If that's all that there was to the game, it'd be a decent distraction but nothing amazing. However, your enemies become diverse very quickly. They'll start off with pretty simple turrets that flip when you do but as the game goes on you'll see ones that flip at different intervals, shoot both ways, shoot diagonally, fire constant beams, explode into a wave of bullets when shot, reflect your bullets from one side, or are just there to shield the other enemies. It's amazing how well these different enemy units combine to make each of the fifty levels feel different than each one before it, forcing you to do more than just shoot a bunch and hope for the best. You'll have to shoot and run, time warps carefully, make sure you're picking off shields without having other units reflect your bullets back at you, and so on and so forth to the point where it's quickly just as much strategy as it is reflexes and manic firing.
The visuals of Crossfire take a pretty large and neon light-filled page out of the Geometry Wars book of graphic design, but this isn't a bad thing considering you'll want each incoming bullet to announce itself loudly. No matter how much the neon wireframe look got played out over the last five years, the fact of the matter is that it's so well done and fitting here that you won't care and really won't even notice. It's like a bed you've slept in for five years. Comfortable, familiar, broken in but does the job nicely, and something you aren't embarrassed to show your date as long as you wash the sheets...hmm, maybe that metaphor wasn't perfect after all. Anyway, it looks great, and there isn't a bit of slowdown regardless of how hectic things get. The music also borrows from the Geometry Wars bible with a single energetic tune that somehow never gets tiring no matter how long you play.
If you remember the controls for Space Invaders, you'll need to know a whopping two more buttons for this for the game's warp feature (via any shoulder button) and for the refillable rapid fire (done with the X button). There's nothing about the controls I can find fault with, and I don't mean a simple "they work" by that. The ship never feels too fast or too slow, even after your speed upgrades throughout the course of the game. The sheer level of polish that went into the simple movement and shooting fills me with nerd-glee just thinking about it.

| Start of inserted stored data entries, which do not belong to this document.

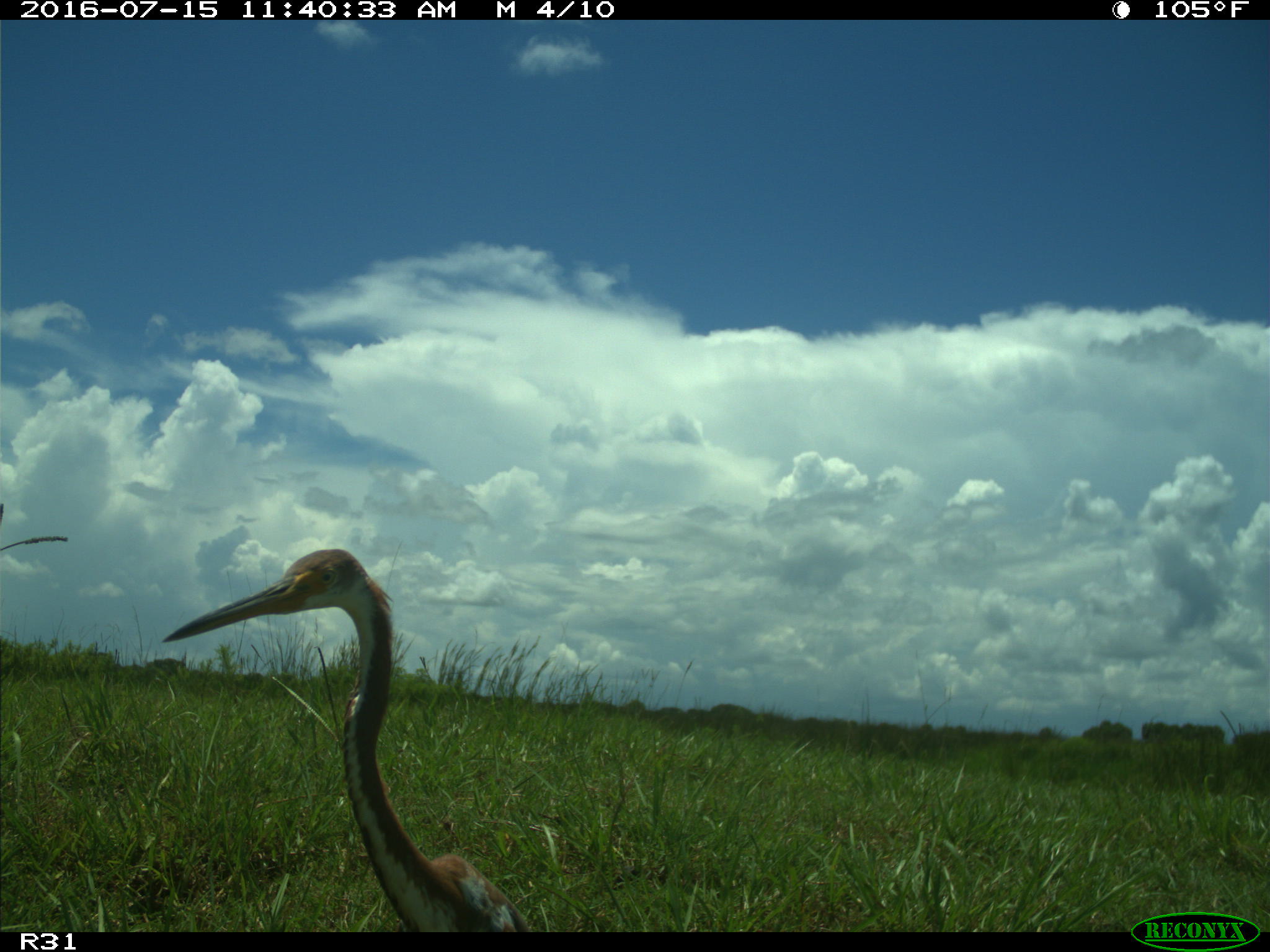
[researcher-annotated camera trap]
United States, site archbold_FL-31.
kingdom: Animalia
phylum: Chordata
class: Aves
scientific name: Aves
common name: birds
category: unidentified bird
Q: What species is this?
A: Unidentified bird (birds) (Aves).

After four playthroughs of the game's 50 waves across its two difficulty levels and more than a few tries with the game's endless Megawave mode, in addition to some multiplayer, there wasn't a single fault I could find with the game outside of a lack of online leaderboards. Albeit that's a huge minus since that's one of the things that can extend the replay value of a game like this through the roof, but with a game that's literally flawless otherwise I can't stay angry about that for more than a few seconds. The level of polish along with the sheer amount of good old-fashioned arcade present here is better than a lot of XBLA titles and is something I'd gladly pay XBLA price for instead of the mere 240 MSP as an XBLIG title. If you're a fan of arcade-style ship-shooting eye-melting fun, there's no reason for you to pass this up.
radiangames Crossfire from, uh, radiangames is available on XBox Live for 240 MSP. Played through Normal and Turbo modes, tried Megawave on each, played through most of the game with a second player, and will eagerly purchase any game from this company day one from here on out.